La pelota de fútbol rebotaba con fuerza contra la pared. Diez, once, ocho, siete, diez, once, ocho, tres, cuatro, y seguía. El hombre llevaba unos zapatos muy caros. Pasó a su lado y subió las escaleras. Dentro de un minuto, la cena estaría lista, la tele encendida y la casa, caliente. Los golpes en el piso de arriba sólo eran alguien que llamaba a la puerta.

Pensó en el dinero. ¿Qué era, otra libra si el hombre intentaba pegarla o aunque no lo intentara? No se acordaba pero el ruido venía de arriba.

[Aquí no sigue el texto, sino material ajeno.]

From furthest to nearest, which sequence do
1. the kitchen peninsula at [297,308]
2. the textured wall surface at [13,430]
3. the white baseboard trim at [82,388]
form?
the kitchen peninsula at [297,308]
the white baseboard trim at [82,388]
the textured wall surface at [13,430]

Dejó la pelota en el suelo con cuidado, asegurándose de que no se iba rodando hacia fuera. No le dejaban salir y si la pelota se iba rodando tendría que esperar a que mamá la fuera a buscar. Subió las escaleras sigilosamente a cuatro patas y sacó la cabeza por la barandilla lo justo para verle los pies. El hombre estaba en la puerta. Oía unos arañazos. Al hombre le temblaban las piernas. El niño subió un poquito más las escaleras y vio que con las manos movía algo en la cerradura. Lo metía y lo sacaba deprisa. Pero no estaba aporreando la puerta como si fuera a darle una paliza a la mujer. El niño bajó al vestíbulo y miró fuera, con los pies dentro y sujetándose a la pared. Se asomaba para buscar a su madre. Pasaba gente todo el rato pero ella no estaba ahí fuera. Sólo era gente que volvía de trabajar o de hacer recados.